CTA-based radiomics can reliably estimate time since stroke onset

The use of radiomics features can help clinicians estimate time since stroke onset based on CTA images. 

Time since stroke onset (TSS) is imperative in the management of patients who have suffered an acute ischemic stroke (AIS). Patients who are treated via thrombolysis within a 4.5-hour window of the onset of AIS have the best outcomes, but determining TSS can be challenging, authors of a new paper published in Academic Radiology explained. 

“The accurate assessment of TSS is essential for stroke treatment and prognosis. Nonetheless, TSS is determined only in a few cases, and many patients do not receive correct and timely treatment,” corresponding author Lei Zhang, MD, PhD, with the Department of Radiology at Jiangnan University Medical Center, and colleagues noted. 
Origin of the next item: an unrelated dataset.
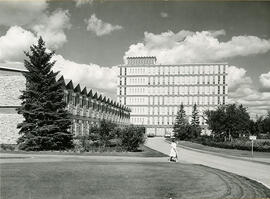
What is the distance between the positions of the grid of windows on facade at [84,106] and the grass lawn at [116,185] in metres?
25.0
MRI is a valuable tool for estimating TSS, but due to access issues and patient contraindications, its use is limited. CT angiography (CTA) is often used as an alternative to MRI, but depending on when the exam is acquired in AIS patients, it also has limited utility in TSS determination.  

In recent years, the use of radiomics features in these sorts of scenarios has proven beneficial in predicting outcomes, determining malignancy, etc. That’s what led experts involved in this most recent research to hypothesize that CTA-based thrombus radiomics could help in identifying patients who are within a crucial treatment window following AIS

The retrospective analysis included 221 patients with AIS. Each patient had undergone CTA, from which more than 900 radiomics features were extracted to construct a predictive machine learning model. Experts also developed a model that included clinical features alongside the radiomics features to determine whether they would improve the model’s predictive value. 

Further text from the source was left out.